Alguns quadros exigem avaliação médica mais urgente. “Zumbido unilateral recente, zumbido pulsátil sincronizado com os batimentos cardíacos, zumbido associado à perda auditiva súbita, vertigem intensa ou sintomas neurológicos são sinais de alerta. Nesses casos, é importante investigar causas específicas e, se necessário, realizar exames complementares com maior urgência”, orienta.
O diagnóstico é essencialmente clínico, baseado em anamnese detalhada e exame físico. A audiometria é o exame mais solicitado, podendo ser complementada por outros testes auditivos, como potenciais evocados auditivos, exames laboratoriais e exames de imagem. Em casos específicos, como zumbido unilateral ou pulsátil, exames de imagem direcionados podem ser necessários.
A possibilidade de cura depende da causa. Quando o zumbido está relacionado a situações reversíveis, como tampão de cera ou infecção, pode desaparecer totalmente com o tratamento adequado. Nos casos associados à perda auditiva crônica, geralmente fala-se em controle, e não em cura definitiva. Ainda assim, é possível reduzir significativamente o incômodo e melhorar a qualidade de vida.

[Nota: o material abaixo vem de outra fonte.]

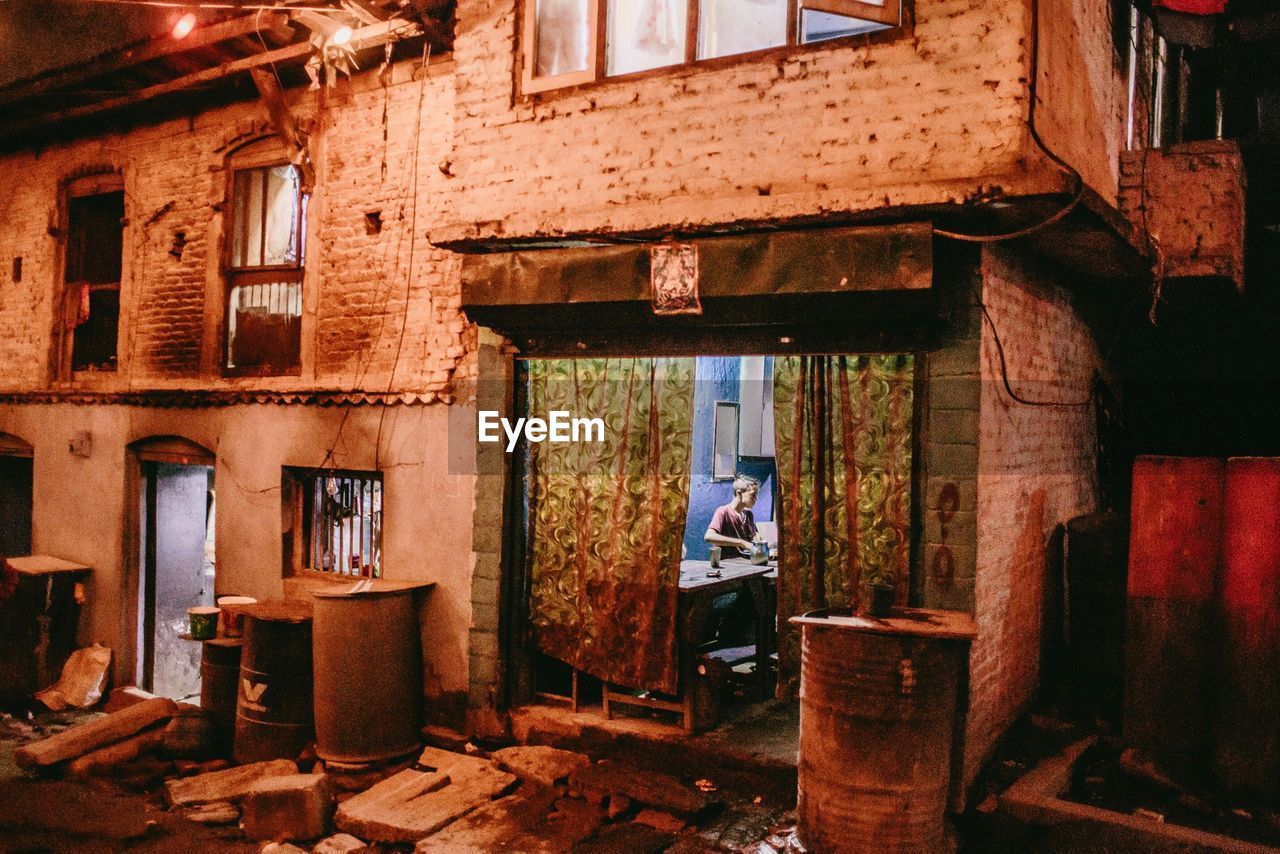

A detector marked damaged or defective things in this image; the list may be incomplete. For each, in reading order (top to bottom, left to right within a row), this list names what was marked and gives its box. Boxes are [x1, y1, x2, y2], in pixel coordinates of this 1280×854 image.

rusty metal barrel [198, 637, 240, 752]
rusty metal barrel [231, 599, 311, 763]
rusted metal sheet [235, 604, 314, 763]
rusty metal barrel [312, 578, 427, 763]
rusted metal sheet [312, 583, 427, 763]
rusty metal barrel [783, 606, 972, 854]
rusted metal sheet [788, 606, 967, 854]
rusty metal barrel [1126, 460, 1223, 783]
rusted metal sheet [1126, 460, 1223, 783]
rusty metal barrel [1208, 458, 1280, 798]
rusted metal sheet [1208, 458, 1280, 798]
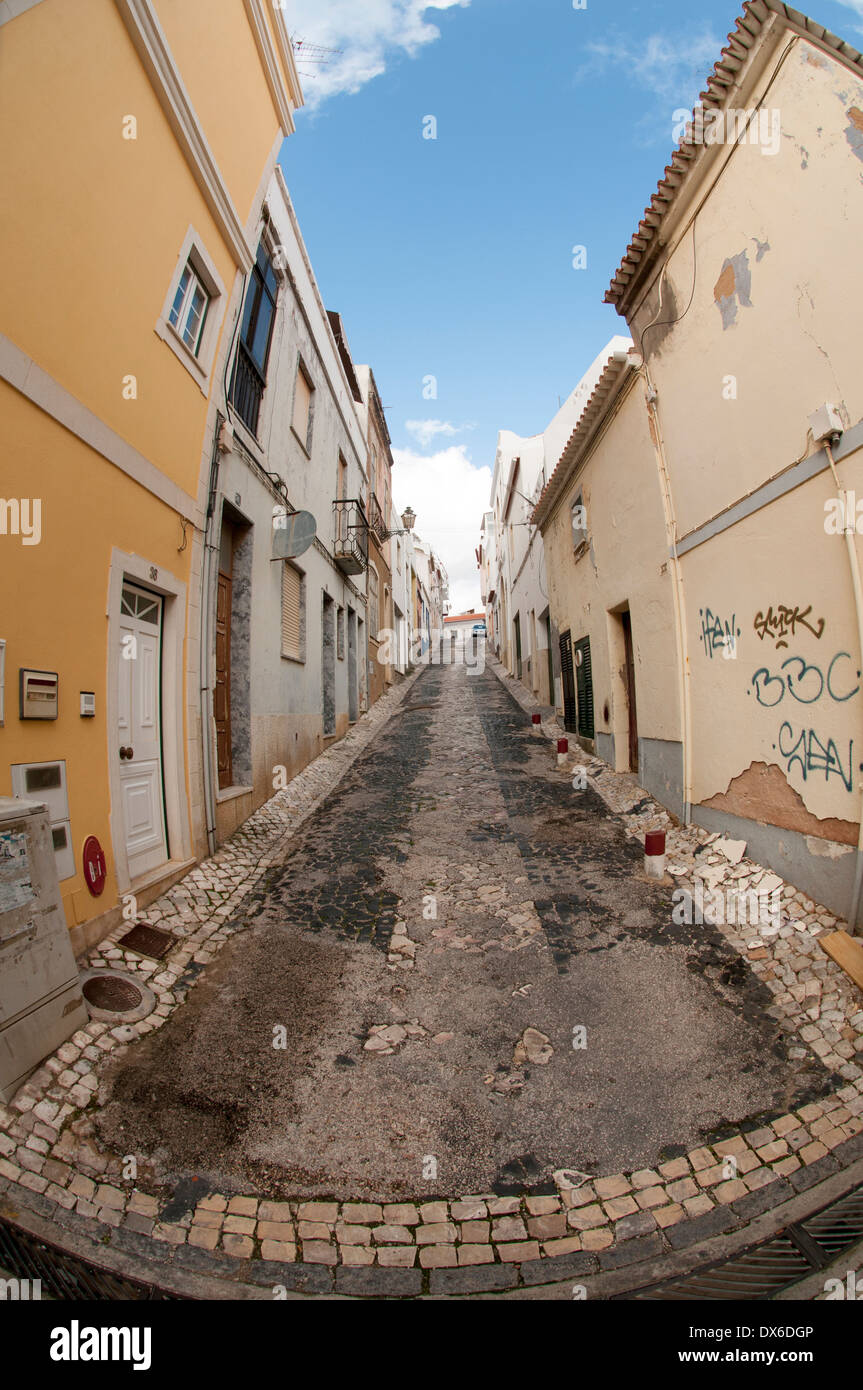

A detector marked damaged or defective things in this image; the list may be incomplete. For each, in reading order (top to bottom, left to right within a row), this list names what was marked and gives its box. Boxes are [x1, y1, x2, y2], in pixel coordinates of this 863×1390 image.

peeling paint [844, 106, 863, 162]
peeling paint [712, 251, 752, 330]
peeling paint [704, 760, 856, 848]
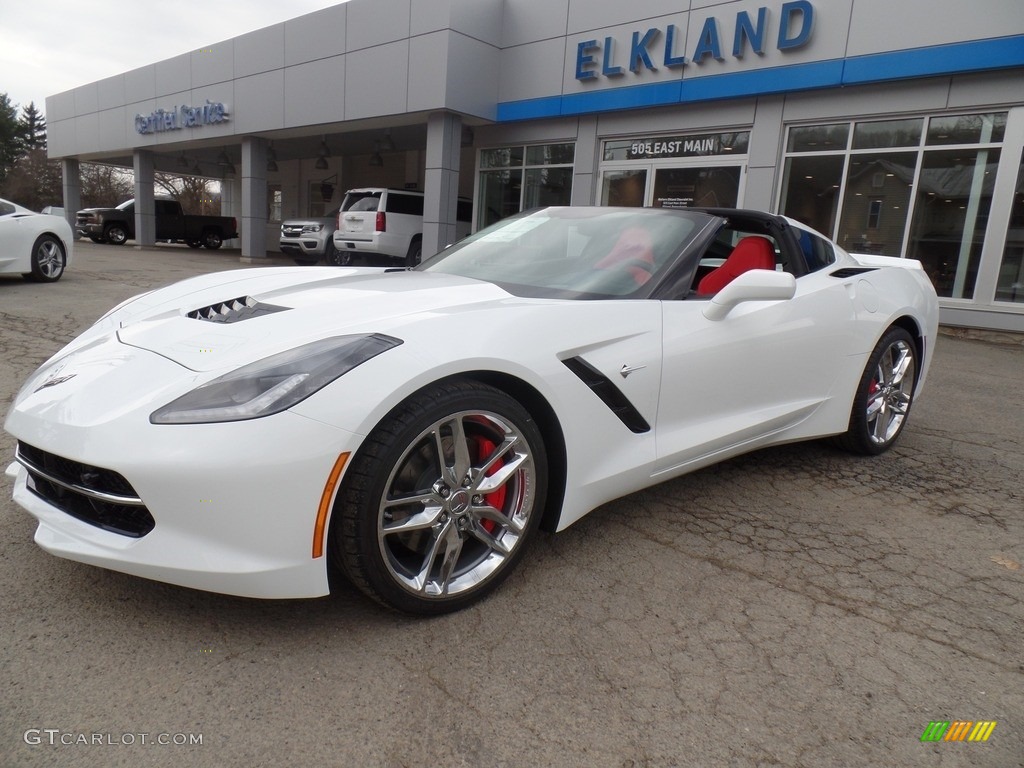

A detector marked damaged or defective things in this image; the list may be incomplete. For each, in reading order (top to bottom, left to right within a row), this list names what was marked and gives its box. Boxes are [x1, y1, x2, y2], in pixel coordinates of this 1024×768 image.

cracked asphalt [0, 242, 1020, 768]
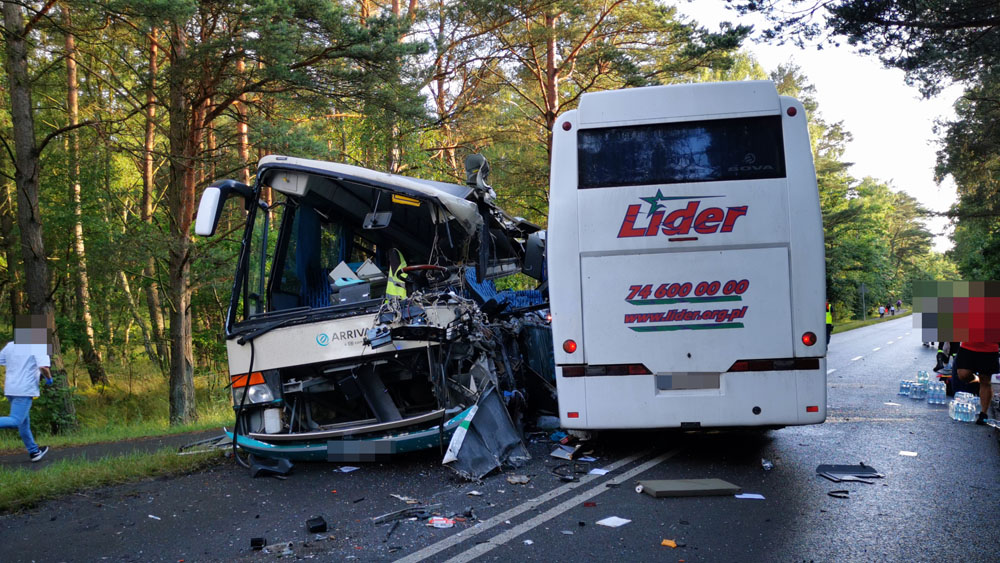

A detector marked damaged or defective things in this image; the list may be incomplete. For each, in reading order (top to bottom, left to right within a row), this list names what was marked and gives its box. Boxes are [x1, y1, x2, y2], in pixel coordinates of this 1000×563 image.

O tratamento é individualizado. Em pacientes com perda auditiva associada, o uso de aparelho auditivo costuma ser bastante eficaz, pois melhora a audição e reduz o contraste do zumbido. A terapia sonora, com sons ambientais ou ruídos específicos, também pode ajudar. Medicamentos podem ser indicados em alguns casos, sempre com avaliação criteriosa para equilibrar eficácia e possíveis efeitos colaterais.

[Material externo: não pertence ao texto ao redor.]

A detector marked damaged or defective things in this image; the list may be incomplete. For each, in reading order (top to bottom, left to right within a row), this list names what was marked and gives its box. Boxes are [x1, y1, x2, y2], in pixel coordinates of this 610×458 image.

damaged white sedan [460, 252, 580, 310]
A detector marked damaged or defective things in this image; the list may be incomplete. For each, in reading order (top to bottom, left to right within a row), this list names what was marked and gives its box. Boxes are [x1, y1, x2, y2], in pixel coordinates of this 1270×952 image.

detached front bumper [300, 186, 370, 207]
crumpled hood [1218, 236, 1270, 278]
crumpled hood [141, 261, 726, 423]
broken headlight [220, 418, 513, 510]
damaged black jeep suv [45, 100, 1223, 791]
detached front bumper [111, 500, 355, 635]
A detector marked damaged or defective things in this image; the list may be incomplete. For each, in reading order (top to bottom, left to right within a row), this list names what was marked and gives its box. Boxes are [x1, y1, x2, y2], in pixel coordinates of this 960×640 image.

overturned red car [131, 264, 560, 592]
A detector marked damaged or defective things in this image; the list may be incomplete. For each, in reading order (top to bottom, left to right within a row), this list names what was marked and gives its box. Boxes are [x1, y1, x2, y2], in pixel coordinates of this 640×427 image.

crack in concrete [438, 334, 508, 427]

A prevenção passa principalmente pela proteção da audição. Evitar exposição prolongada a ruídos intensos, utilizar protetores auriculares quando necessário e manter o volume de fones de ouvido em níveis seguros, idealmente até a metade da capacidade máxima, são medidas fundamentais.
“A saúde auditiva é resultado de hábitos acumulados ao longo da vida. Controlar doenças como hipertensão e diabetes, manter boa qualidade de sono e cuidar da saúde emocional também fazem parte da prevenção”, conclui o especialista.